Je vis à Marseille depuis un an et demi, après être passée par Grenoble et Roanne. J’y ai retrouvé le soleil et la plage. Il y a plein de beaux coins à visiter comme les calanques près de Cassis et les villages (Le Castelet, Les Baux de Provence...). Etant dans le Sud, on se sent vite en vacances, surtout avec le flot des touristes.

Quels conseils donneriez-vous aux jeunes Réunionnais ?

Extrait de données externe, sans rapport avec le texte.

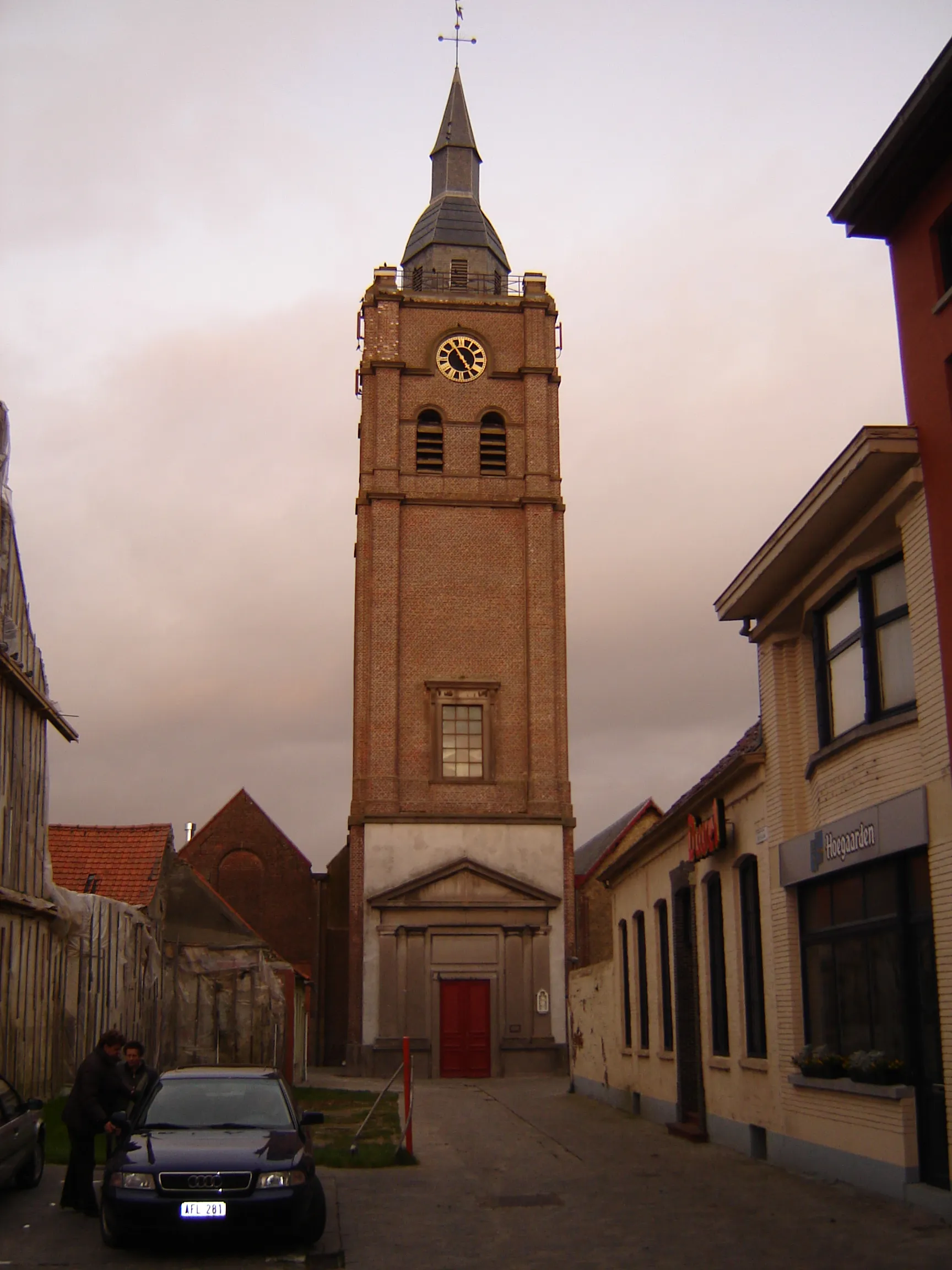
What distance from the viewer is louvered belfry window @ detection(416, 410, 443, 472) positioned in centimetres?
4438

Si vous voulez partir n’hésitez surtout pas car au pire vous pouvez toujours revenir. Le fait de partir vous ouvrira l’esprit et vous fera découvrir plein choses. C’est une expérience très enrichissante. De plus vu le taux de chômage à la Réunion, s’expatrier permet de bien débuter sa carrière et de rentrer enrichi de toute l’expérience que l’on a pu prendre ailleurs.

Que pensez-vous du site www.reunionnaisdumonde.com ?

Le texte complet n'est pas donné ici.